Medical Acupuncture and Related Techniques:
Russell received five treatments over the course of two months, each including an initial exam to evaluate any changes present. Dry needling was used as the method of stimulation with 0.18 mm yellow Seirin needles (30 mm length). Central points included GV 14 and 20, BL 10, BL17 to 28 and Bai hui. GV 20 was included as a relaxation technique. GV 14, and the Bladder Line points were used to address the banding and pain in those regions. Bai hui is an important point to include for lumbosacral pain. Peripheral points included LU 1, LI 15, TH 14, SI 11 and 12 on the left side to treat the shoulder restriction and pain noted on exam. BL 60, BL 62, ST 40, ST 41, KI 6 and LR 3 were chosen to help with local pain on the right hind leg. BL 40 is a master point for the lumbar spine so was included in Russell’s treatments as well. ST 36 served as an autonomic and peripheral point. As Russell tolerated the treatments very well, the needles were left in place for approximately 15 minutes.

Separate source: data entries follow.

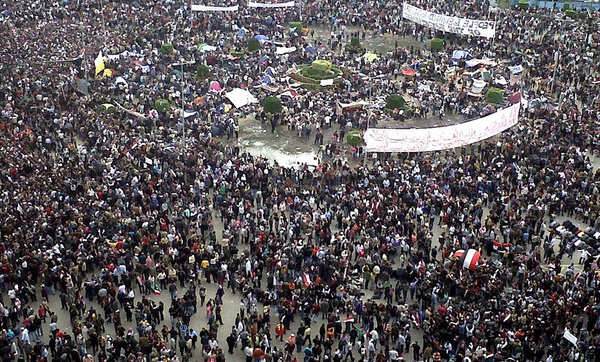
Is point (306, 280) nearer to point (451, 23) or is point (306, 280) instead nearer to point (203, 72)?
point (203, 72)

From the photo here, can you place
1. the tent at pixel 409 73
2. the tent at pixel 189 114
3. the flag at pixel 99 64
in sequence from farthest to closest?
the tent at pixel 409 73 < the flag at pixel 99 64 < the tent at pixel 189 114

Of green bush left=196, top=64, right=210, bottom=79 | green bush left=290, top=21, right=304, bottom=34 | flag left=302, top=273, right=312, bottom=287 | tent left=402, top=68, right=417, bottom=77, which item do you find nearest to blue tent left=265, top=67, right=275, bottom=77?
green bush left=196, top=64, right=210, bottom=79

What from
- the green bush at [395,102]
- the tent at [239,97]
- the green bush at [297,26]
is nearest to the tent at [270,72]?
the tent at [239,97]

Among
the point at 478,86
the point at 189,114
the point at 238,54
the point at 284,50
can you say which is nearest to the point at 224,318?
the point at 189,114

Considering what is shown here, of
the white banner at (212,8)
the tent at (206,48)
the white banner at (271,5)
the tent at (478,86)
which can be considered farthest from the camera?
the white banner at (271,5)

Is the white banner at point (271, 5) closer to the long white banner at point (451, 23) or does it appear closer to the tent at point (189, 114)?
the long white banner at point (451, 23)

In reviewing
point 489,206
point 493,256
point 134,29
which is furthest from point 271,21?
point 493,256
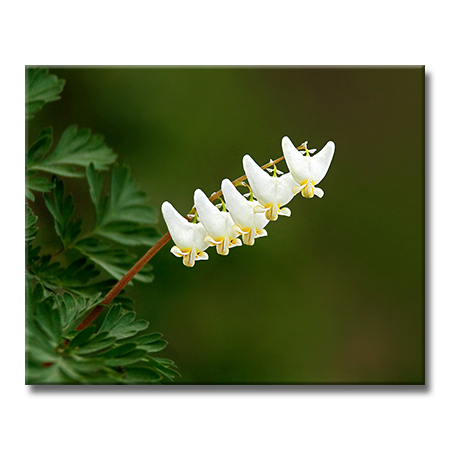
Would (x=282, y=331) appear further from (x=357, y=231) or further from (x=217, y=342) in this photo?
(x=357, y=231)

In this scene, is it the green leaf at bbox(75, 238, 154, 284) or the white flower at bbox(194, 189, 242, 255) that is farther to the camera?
the green leaf at bbox(75, 238, 154, 284)

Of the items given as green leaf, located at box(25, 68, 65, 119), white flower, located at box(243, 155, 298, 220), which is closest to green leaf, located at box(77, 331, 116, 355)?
white flower, located at box(243, 155, 298, 220)

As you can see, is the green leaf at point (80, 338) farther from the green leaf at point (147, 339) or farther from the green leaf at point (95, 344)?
the green leaf at point (147, 339)

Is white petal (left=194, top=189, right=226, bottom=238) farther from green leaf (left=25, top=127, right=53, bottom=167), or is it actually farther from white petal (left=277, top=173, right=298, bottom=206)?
green leaf (left=25, top=127, right=53, bottom=167)

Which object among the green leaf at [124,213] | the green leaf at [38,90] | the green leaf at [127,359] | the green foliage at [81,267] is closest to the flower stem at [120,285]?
the green foliage at [81,267]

Outcomes, Insights and Discussion
Russell has a chronic issue that will require continual management to promote mobility and comfort. It will not be repaired with medical acupuncture. The goal was to improve his quality of life and decrease his pain. This was achieved to some extent. Overtime his back displayed decreased restriction and pain in the thoracolumbar region. Also on his last session, his owner and I noted that he was able to bear weight more evenly on both of his hind legs. While acupuncture helped him overall, the condition did not resolve and nor was it expected to.
This was an interesting case to treat because of the chronic, ongoing nature. I wanted to see how much improvement I could provide in Russell’s condition, knowing that the treatments wouldn’t be curative. In cases like this, acupuncture should be just part of the whole in terms of management. A customized brace may be of assistance in providing additional stabilization to the tarsus. Weight management proved challenging, but would greatly benefit him over the long run. Omega fatty acids and joint supplements should be included. Laser therapy wasn’t used but might have improved the outcome.
One of the standard treatments for medial collateral ligament rupture of the hock is surgery. For many owners, including Russell’s, this was out of reach. With this in mind, one purpose was to determine what benefit could be provided to patients and owners in this situation. Surgery may provide the best long-term outcome for these patients. Acupuncture and related techniques may be a viable alternative for symptom relief, especially if initiated soon after diagnosis. Acupuncture benefited this dog for a period of time when surgery was not an option. The approach could be improved upon, but deserves closer study for future patients.